López Obrador se inclinó por Claudia Sheinbaum, una científica moderna y capaz administradora, porque asumió que era la mejor opción para conseguir esta conciliación sin renunciar a las banderas del movimiento. La radicalización de estos últimos 100 días obedecería al deseo de imprimir un último empujón al péndulo, antes de que comience el regreso.

Bajo esta lógica, nos esperarían 30 días de emociones fuertes. Instalada la nueva legislatura, no hay límite. Pero el presidente tampoco come lumbre. Lo último que le interesa es dejar encendida la pradera a su relevo, tanto en términos de efervescencia social y política o, peor aún, de inestabilidad financiera (degradación en la calificación crediticia de México, salida de capitales o depreciación de la moneda).

Claudia Sheinbaum intenta minimizar esos impactos, tratando de suavizar la intensidad y velocidad de los cambios constitucionales y evitar así los daños colaterales que deje la percepción de que se trata de medidas autoritarias.

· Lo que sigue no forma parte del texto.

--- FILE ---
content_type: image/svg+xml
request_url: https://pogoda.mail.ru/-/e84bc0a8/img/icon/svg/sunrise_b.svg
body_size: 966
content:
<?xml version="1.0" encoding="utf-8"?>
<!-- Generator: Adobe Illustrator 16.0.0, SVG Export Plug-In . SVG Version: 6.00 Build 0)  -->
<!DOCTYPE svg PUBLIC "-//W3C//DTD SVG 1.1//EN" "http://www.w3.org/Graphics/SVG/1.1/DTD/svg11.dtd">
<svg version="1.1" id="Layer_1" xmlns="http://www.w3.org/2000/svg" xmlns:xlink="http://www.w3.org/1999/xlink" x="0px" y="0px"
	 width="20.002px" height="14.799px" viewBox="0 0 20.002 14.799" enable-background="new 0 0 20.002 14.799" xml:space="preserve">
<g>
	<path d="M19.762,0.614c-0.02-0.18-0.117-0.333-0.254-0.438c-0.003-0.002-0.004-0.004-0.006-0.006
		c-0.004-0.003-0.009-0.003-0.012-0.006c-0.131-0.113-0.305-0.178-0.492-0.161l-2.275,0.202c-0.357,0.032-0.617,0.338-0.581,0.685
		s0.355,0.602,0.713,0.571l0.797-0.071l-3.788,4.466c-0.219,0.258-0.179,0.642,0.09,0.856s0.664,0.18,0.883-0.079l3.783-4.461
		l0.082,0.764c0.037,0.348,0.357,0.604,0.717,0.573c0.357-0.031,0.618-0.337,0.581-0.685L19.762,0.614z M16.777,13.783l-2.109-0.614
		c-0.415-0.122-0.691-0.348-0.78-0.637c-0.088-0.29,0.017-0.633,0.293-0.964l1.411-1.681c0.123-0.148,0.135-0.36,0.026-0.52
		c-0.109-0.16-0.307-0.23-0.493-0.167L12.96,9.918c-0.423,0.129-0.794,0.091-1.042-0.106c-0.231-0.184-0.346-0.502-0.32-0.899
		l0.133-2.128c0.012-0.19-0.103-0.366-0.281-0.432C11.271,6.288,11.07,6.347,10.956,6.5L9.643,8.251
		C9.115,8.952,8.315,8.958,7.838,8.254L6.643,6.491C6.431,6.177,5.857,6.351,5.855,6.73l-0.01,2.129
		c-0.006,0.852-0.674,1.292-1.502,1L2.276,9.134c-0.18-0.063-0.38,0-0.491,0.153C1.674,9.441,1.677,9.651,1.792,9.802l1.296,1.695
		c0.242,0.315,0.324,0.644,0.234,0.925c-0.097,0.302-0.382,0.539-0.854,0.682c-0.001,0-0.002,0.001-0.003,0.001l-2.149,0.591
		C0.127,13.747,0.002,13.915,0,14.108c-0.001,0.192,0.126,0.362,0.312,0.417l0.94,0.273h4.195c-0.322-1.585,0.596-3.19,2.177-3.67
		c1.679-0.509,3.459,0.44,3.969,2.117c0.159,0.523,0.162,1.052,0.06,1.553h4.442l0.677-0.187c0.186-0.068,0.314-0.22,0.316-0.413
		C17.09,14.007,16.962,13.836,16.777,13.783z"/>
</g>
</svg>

Pero no nos equivoquemos. Su primera prioridad es otra: garantizar al líder del movimiento que la continuidad y el respeto al espíritu de sus ideales queda incólume. Estamos tan acostumbrados a la no reelección, que no alcanzamos a percibir el hito histórico que representa el retiro de López Obrador. Los líderes políticos no dejan el poder cuando encabezan una transformación histórica, tutelan un movimiento que prácticamente les pertenece, tienen el apoyo de los militares, gobiernan en 85% de los poderes estatales, poseen más de 60% de aprobación y están en control de la mayoría constitucional para modificar lo que sea necesario. Claudia Sheinbaum está en la tarea de asegurarle que puede irse tranquilo y que su 4T no está en riesgo. Los que exigen que se deslinde desde ahora simplemente no entienden lo que está en juego. Lo dicho, serán 30 días decisivos para México.